The assessee was engaged in the business of construction and started construction of 15 storied building consisting of 85 dwellings units in the year 2002-03. The assessee had finished major construction activity in early 2005 and had received the “Occupation Certificate” from BMC authorities upto the 13th floor on 31st May, 2005. As per the details, totally 67 flats weresold 67.

It was the claim of the assessee that it was a mutual benefit company therefore it had not made any profit from the construction activity as it had only collected the construction cost from the flat owner. The company has entered into a tripartite agreement with the flat owners. The parties to the sale agreement being the flat purchaser, the assessee company and a partnership firm Viz., M/s. Calico Associates who held 12,100 shares of the assessee company.

After considering these facts, the AO issued show cause asking the assessee why the activity of construction and sale of residential units should not be considered as a business of the assessee company and the profits arising out of the same not be taxed in its hands as business income. The assessee explained to the AO that the activity of construction and allotment of residential flat cannot be treated as business venture because it was a Non Trading Company doing activities of construction of residential buildings for the benefit of its members. Therefore, there was no motive of earning any profits or gains from the activity. It was explained that the assessee was working solely for the benefit of its members/share holders. The AO did not accept the contention of the assessee and was of the firm belief that the flat owners at the time of booking of the premises were not share holders of the company. The AO further observed that the flat owners had no right other than the flats occupied by them. The AO further observed that principle of mutuality did not apply on the facts of the case because there is no reciprocity or mutual dependence which are necessary conditions in the case of mutuality. The AO was of the view that the claim of the assessee is nothing but a sham and a colourable device used by it to divert and avoid taxable income in its own hands.
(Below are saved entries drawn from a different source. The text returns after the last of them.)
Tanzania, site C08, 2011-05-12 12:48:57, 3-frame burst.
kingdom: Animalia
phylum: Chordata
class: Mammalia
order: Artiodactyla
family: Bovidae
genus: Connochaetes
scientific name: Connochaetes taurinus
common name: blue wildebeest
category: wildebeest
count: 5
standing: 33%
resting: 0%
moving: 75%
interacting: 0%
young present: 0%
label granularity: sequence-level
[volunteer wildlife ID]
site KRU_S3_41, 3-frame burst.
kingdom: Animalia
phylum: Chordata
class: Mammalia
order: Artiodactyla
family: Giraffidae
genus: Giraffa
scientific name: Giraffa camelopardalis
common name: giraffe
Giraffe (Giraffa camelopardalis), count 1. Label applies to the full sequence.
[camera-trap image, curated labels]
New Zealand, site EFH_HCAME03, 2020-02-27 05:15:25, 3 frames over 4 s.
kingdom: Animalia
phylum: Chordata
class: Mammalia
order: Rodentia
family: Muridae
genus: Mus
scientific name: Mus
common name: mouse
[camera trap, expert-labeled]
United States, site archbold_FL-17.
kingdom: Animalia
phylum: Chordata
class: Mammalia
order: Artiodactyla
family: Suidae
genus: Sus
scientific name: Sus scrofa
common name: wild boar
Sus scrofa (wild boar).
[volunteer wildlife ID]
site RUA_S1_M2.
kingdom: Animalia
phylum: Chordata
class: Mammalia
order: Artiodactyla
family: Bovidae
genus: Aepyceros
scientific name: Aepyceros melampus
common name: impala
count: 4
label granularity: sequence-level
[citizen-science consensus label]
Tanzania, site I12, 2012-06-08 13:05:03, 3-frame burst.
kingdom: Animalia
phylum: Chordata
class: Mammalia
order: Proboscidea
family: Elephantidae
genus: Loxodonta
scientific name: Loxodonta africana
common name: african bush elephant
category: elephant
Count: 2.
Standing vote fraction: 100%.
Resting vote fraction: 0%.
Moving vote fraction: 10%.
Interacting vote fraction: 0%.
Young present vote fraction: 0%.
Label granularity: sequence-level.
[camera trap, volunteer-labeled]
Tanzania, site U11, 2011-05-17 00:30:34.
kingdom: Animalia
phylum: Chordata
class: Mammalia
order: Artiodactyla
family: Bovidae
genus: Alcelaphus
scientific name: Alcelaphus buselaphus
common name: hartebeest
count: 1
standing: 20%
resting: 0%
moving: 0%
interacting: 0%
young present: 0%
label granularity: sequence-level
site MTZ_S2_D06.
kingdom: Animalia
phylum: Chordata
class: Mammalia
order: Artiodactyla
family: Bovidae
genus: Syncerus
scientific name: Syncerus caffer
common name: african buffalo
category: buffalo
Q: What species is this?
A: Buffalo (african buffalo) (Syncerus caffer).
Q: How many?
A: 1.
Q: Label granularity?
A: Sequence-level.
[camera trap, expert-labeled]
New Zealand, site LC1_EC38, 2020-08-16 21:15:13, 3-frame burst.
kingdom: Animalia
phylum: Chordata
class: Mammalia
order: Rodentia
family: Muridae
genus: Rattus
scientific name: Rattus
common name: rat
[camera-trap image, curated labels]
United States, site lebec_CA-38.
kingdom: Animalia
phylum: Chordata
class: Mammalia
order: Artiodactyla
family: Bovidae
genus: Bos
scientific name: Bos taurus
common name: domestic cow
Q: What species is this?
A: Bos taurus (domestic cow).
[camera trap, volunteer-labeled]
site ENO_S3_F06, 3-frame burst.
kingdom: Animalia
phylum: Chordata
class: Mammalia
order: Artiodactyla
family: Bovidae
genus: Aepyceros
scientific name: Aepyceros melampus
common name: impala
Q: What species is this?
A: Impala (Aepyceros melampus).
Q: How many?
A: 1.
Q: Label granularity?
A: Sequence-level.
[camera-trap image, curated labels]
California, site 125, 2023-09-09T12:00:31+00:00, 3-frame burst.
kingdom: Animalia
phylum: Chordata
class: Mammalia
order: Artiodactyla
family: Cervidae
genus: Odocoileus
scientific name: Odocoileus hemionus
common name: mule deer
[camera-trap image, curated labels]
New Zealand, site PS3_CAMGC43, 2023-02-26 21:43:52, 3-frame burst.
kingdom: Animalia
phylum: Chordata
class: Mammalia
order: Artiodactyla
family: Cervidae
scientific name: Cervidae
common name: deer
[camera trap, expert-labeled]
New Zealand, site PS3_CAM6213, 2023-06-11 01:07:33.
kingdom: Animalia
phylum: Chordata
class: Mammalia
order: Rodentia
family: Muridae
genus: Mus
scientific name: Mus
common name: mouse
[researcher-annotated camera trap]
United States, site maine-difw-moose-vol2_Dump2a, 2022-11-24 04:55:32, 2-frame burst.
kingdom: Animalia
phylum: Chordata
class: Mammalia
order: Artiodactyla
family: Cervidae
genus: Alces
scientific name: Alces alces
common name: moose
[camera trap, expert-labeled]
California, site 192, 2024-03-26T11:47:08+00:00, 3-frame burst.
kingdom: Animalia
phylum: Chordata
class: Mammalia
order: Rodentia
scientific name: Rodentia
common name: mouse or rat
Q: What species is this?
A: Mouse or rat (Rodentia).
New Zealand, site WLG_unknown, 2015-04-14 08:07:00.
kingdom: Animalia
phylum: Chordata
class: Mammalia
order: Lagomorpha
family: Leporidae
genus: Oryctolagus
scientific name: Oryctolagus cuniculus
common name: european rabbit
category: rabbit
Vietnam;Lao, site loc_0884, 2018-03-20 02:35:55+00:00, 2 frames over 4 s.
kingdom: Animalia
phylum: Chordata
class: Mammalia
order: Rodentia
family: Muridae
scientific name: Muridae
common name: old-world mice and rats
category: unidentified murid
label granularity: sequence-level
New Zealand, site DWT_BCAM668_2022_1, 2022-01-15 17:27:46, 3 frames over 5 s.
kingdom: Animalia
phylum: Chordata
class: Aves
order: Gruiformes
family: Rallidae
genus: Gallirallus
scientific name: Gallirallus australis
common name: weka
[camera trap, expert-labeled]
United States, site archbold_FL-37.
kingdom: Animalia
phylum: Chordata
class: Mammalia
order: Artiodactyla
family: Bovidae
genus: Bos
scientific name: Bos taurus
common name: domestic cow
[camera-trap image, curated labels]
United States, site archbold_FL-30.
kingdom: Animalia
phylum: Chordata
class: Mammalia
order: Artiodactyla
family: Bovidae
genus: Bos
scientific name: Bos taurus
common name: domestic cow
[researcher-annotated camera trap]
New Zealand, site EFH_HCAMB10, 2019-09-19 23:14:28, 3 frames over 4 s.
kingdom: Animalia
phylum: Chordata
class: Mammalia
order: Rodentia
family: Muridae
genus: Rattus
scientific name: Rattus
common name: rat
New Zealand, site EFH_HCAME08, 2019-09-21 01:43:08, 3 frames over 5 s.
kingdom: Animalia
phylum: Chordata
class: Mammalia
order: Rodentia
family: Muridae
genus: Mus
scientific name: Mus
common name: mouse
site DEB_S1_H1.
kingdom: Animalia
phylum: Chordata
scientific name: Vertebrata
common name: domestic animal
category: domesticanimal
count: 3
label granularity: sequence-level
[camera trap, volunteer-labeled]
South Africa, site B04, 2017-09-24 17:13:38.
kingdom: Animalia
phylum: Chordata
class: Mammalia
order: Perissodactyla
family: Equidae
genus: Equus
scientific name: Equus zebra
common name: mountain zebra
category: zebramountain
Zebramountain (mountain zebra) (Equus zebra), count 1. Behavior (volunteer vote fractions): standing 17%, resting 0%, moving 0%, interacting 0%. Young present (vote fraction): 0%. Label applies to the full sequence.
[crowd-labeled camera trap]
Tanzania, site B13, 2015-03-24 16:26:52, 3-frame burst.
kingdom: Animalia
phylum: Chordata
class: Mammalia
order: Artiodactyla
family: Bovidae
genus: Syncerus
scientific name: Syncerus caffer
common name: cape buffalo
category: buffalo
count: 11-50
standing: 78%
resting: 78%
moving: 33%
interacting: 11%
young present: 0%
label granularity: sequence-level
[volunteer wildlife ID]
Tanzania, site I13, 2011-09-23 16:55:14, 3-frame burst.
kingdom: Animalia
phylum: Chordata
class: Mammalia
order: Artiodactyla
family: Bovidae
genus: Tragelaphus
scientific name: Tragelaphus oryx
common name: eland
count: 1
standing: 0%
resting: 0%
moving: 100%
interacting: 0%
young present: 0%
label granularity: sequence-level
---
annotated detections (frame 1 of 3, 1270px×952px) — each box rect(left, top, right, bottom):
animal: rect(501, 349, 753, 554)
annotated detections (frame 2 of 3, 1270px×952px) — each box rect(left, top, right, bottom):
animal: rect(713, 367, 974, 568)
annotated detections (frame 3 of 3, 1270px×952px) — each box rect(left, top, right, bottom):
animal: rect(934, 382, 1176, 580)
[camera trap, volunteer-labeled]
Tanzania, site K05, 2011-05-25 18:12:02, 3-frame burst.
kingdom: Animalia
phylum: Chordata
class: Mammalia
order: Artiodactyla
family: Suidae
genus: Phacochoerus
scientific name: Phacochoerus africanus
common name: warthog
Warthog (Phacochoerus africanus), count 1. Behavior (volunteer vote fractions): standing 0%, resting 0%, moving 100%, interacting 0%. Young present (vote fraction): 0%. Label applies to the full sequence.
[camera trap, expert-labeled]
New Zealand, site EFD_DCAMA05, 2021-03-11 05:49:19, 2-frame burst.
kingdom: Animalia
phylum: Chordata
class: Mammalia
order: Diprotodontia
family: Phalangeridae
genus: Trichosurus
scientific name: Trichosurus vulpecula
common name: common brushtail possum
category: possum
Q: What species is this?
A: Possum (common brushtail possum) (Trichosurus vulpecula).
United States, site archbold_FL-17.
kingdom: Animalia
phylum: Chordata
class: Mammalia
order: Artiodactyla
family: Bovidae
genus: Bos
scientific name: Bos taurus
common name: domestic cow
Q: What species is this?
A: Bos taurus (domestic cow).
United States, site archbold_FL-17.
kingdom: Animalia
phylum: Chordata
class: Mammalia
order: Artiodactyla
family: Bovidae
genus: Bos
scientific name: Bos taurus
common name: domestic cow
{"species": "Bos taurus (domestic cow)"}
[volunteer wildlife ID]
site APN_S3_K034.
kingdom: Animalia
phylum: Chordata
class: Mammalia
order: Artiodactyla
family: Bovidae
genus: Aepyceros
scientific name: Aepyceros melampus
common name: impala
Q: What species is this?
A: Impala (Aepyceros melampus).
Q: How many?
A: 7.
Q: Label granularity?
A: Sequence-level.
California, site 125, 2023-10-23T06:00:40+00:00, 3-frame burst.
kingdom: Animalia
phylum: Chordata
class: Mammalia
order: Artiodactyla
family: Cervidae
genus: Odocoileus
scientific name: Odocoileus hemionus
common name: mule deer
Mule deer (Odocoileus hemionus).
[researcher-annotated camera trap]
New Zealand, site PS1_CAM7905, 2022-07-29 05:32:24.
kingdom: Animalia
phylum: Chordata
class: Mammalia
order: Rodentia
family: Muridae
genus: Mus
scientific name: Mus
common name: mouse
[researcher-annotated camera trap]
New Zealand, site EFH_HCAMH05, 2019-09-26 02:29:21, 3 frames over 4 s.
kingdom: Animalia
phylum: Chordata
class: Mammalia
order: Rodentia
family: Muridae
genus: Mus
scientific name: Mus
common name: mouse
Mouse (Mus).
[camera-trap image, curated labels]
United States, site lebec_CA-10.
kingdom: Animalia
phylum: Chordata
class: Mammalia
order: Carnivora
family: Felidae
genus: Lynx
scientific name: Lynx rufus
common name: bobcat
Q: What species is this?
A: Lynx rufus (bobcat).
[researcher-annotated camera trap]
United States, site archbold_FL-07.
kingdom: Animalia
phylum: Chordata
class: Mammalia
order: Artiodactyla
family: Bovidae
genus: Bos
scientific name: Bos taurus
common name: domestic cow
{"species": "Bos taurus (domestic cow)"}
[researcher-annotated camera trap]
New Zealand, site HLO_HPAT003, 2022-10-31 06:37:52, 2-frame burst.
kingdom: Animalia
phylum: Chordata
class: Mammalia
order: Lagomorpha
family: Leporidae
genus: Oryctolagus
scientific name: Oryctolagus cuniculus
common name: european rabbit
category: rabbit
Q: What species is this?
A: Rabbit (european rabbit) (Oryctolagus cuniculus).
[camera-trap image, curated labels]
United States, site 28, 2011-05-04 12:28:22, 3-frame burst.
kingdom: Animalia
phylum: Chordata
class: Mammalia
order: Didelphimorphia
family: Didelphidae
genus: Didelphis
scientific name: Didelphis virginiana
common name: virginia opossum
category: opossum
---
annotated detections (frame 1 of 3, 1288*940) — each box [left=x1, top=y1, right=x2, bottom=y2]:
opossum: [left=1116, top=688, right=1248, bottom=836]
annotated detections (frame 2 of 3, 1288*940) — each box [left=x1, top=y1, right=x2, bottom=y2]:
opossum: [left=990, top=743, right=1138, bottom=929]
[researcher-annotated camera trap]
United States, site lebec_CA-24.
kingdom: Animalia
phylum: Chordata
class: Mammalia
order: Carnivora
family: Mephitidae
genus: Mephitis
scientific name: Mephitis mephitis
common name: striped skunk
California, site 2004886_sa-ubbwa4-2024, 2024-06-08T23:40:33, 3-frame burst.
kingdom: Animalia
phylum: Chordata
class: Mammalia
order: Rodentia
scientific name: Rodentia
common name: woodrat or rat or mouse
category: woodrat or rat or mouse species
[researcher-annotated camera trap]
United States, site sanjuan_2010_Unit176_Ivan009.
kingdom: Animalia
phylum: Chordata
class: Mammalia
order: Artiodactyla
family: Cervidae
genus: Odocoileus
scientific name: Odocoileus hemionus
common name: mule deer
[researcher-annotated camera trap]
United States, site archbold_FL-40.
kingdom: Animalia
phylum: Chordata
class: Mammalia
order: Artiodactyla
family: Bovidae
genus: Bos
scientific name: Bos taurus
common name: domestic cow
Being aggrieved by this finding of the AO, the assessee carried the matter before the Ld. CIT(A). Before the Ld. CIT(A), the assessee explained the entire nature of transaction and contended that only the share holders are liable to tax on the income arising from such transfer and the share holders have already offered the income to tax. If the income was taxed in the hands of the assessee, it would amount to double taxation. The Ld. CIT(A) was convinced that what was attached to the shares and subject matter of transfer were the occupancy rights of the constructed flats in the building Kamal Darshan and not the land. Such rights did not belong to the assessee since before rights came into existence, they were attached to the shares of the company.

CIT(A) held that in terms of Section 27(iii) of the Act, the shareholder was the owner of the flat. It found that in fact what had been sold were its shares held by its shareholder one M/s.Calico Associates. The sale of shares by its shareholder – M/s. Calico Associates was brought to tax under the head ‘capital gain’ in the hands of the shareholder for the subject Assessment Year. It also held that there was no sale of the land by the asseseee nor any sale of FSI available on the land which continued to be owned by the asseseee. In these circumstances, it allowed the asseseee’s appeal.

Aggrieved by the above finding of the Ld. CIT(A), Revenue carried the matter before ITAT . This ground of appeal was dismissed by the ITAT .

The Revenue filed an appeal before the High court challenging the order of ITAT . The High Court held that the question as raised was in respect of impairment of land (use of FSI) was not canvassed before the Tribunal. Therefore, the question raised does not arise out of the Tribunal’s order. In any case, the finding of fact rendered by the CIT(A) that land continued to be owned by the assessee and there was no transfer of any FSI attached to the land was not shown to be perverse and/or arbitrary. In the above view, the Appeal was dismissed.